A ViewModel is a special class in Android apps that holds and manages UI-related data. It keeps this data safe even when the screen rotates or the app changes state. Creating a ViewModel means making this class to store and handle data separately from the screen itself.
Why it matters
Without ViewModels, data would be lost every time the screen changes, like rotating the phone. This would make apps feel slow and frustrating because they would reload or lose what the user was doing. ViewModels solve this by keeping data alive and ready, making apps smooth and reliable.
Where it fits
Before learning ViewModel creation, you should understand basic Android app structure and Kotlin classes. After this, you can learn about LiveData and data binding to connect ViewModels to the user interface.
Mental Model
Core Idea
A ViewModel is like a trusted assistant that holds your screen’s data safely, even when the screen is rebuilt or changed.
Think of it like...
Imagine you are cooking in a kitchen and your recipe notes are on a clipboard. If the kitchen is cleaned and rearranged (like the screen rotating), your clipboard stays safe with all the notes intact, so you don’t lose your place. The ViewModel is that clipboard.
┌───────────────┐
│   Activity/   │
│   Fragment    │
└──────┬────────┘
       │ uses
       ▼
┌───────────────┐
│   ViewModel   │
│ (holds data)  │
└───────────────┘
       ▲
       │ survives
       │ configuration
       │ changes
       ▼
┌───────────────┐
│   UI rebuild  │
Build-Up - 6 Steps
1
FoundationWhat is a ViewModel in Android
🤔
Concept: Introduces the ViewModel as a class that stores UI data separately from UI controllers.

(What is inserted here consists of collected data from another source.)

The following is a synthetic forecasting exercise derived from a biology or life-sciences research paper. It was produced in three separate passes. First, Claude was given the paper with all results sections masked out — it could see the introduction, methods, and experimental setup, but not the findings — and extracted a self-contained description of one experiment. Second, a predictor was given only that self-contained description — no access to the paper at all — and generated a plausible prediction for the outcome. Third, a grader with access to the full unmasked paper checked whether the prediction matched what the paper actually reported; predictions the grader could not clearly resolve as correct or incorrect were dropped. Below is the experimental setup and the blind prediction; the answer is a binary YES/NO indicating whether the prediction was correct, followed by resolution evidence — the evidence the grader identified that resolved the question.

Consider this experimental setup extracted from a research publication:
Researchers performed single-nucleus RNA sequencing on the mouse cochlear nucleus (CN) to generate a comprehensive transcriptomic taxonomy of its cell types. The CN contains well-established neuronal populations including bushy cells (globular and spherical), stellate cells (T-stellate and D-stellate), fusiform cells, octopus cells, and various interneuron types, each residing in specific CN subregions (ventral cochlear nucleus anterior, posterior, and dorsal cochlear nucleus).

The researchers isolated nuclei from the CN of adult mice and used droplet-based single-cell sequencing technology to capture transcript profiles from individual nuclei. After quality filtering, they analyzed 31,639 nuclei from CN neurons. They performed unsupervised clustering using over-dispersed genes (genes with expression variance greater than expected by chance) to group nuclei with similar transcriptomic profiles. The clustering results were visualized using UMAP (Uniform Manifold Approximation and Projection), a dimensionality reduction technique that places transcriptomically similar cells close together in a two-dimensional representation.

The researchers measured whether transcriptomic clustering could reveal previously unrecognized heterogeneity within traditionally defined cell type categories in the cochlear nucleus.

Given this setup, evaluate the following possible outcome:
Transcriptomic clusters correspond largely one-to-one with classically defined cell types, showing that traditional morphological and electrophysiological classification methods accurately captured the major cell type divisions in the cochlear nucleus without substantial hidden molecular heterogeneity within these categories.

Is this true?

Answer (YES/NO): NO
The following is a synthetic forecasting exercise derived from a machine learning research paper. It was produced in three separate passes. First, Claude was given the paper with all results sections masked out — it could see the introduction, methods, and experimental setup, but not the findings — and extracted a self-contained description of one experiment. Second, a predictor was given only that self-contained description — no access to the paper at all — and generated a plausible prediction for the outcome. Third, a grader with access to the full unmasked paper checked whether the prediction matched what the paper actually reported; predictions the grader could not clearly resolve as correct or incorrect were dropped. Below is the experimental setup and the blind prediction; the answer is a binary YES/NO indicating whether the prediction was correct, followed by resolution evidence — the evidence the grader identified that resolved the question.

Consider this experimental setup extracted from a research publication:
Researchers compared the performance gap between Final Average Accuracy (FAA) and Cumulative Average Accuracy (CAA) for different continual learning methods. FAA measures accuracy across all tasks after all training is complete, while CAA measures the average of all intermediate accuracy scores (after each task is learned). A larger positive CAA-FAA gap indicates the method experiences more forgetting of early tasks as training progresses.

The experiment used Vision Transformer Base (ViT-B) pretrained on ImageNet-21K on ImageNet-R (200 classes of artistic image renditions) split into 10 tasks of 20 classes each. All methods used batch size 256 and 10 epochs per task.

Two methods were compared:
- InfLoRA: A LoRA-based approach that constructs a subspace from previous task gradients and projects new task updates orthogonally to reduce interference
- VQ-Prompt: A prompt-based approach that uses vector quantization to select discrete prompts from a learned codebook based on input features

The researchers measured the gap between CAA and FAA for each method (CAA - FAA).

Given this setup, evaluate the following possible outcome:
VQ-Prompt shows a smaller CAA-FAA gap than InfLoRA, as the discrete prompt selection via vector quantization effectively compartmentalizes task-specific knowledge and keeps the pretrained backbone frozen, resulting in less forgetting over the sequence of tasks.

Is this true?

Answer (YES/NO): YES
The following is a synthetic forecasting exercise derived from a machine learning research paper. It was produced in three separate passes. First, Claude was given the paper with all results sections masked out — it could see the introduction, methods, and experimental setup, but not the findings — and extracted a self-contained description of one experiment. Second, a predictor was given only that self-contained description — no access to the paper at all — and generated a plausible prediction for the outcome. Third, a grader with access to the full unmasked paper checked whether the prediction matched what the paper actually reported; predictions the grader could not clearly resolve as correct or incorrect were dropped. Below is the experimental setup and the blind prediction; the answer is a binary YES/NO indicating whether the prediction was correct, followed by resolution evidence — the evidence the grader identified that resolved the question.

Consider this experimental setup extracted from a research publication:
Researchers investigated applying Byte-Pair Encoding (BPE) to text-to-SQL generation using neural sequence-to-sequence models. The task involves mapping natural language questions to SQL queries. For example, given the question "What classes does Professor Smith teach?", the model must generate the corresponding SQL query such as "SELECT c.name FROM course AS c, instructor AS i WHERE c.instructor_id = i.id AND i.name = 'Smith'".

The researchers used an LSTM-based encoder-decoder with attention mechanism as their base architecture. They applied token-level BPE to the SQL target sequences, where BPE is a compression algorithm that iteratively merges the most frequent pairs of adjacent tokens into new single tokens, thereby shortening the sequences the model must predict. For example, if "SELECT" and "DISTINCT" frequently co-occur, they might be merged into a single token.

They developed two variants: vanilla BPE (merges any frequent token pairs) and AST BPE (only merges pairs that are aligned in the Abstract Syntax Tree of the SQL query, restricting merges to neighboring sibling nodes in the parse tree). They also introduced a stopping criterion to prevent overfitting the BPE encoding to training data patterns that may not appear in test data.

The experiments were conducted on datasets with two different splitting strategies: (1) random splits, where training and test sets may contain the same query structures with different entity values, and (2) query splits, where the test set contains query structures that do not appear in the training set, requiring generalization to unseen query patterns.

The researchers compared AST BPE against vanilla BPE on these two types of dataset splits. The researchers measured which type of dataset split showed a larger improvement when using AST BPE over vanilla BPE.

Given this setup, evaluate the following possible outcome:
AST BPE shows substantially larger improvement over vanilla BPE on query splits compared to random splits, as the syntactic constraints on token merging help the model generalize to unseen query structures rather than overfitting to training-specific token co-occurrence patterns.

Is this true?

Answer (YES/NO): YES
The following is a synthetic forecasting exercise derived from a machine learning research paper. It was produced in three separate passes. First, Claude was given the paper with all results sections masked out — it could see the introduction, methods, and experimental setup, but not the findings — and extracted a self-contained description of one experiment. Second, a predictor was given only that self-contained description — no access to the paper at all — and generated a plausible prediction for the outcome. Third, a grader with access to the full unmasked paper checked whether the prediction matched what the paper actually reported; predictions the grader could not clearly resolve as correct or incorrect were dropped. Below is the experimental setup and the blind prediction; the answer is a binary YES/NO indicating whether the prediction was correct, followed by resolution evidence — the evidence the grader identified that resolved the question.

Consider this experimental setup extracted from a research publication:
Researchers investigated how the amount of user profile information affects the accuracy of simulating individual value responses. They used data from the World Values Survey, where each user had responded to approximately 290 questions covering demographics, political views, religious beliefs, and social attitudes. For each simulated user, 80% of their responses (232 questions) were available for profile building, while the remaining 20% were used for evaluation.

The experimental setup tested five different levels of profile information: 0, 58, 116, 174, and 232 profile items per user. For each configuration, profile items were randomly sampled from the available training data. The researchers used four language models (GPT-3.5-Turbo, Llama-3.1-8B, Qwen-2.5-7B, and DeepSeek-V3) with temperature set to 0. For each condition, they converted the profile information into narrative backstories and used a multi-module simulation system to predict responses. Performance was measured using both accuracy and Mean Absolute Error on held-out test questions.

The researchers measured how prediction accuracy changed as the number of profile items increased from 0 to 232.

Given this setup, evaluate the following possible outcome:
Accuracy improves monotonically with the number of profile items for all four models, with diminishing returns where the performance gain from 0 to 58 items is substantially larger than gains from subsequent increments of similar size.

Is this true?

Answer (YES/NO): YES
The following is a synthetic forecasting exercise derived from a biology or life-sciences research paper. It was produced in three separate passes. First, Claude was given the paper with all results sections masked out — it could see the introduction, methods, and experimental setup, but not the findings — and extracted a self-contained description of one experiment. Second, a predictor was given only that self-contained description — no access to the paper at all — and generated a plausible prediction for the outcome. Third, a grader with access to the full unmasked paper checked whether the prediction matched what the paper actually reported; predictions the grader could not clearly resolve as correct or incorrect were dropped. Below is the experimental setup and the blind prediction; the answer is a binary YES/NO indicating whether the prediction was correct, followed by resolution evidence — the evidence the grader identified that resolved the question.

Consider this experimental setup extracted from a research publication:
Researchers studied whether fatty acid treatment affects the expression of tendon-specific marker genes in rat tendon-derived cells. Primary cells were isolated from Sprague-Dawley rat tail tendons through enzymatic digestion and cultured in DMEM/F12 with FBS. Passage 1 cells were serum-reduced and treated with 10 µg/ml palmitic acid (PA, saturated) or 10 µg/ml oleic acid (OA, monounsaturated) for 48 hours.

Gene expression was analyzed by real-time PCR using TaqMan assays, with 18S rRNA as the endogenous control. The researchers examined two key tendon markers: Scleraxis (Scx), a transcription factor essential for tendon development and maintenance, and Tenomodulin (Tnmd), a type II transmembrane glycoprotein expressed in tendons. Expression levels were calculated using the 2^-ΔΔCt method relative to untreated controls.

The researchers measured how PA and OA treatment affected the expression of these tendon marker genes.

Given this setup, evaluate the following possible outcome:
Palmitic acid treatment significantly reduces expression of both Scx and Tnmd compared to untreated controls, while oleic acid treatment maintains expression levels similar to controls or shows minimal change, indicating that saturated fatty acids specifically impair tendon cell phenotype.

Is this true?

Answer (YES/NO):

In Android, screens are usually Activities or Fragments. When these screens change, like rotating the device, they are destroyed and recreated. A ViewModel is a class designed to hold data that the UI needs, so this data is not lost during these changes.
Result
You understand that ViewModels keep data safe across screen changes.
Understanding that UI data can be separated from the screen itself helps prevent common bugs where data disappears unexpectedly.
2
FoundationBasic Kotlin ViewModel Class Setup
🤔
Concept: Shows how to create a simple ViewModel class in Kotlin.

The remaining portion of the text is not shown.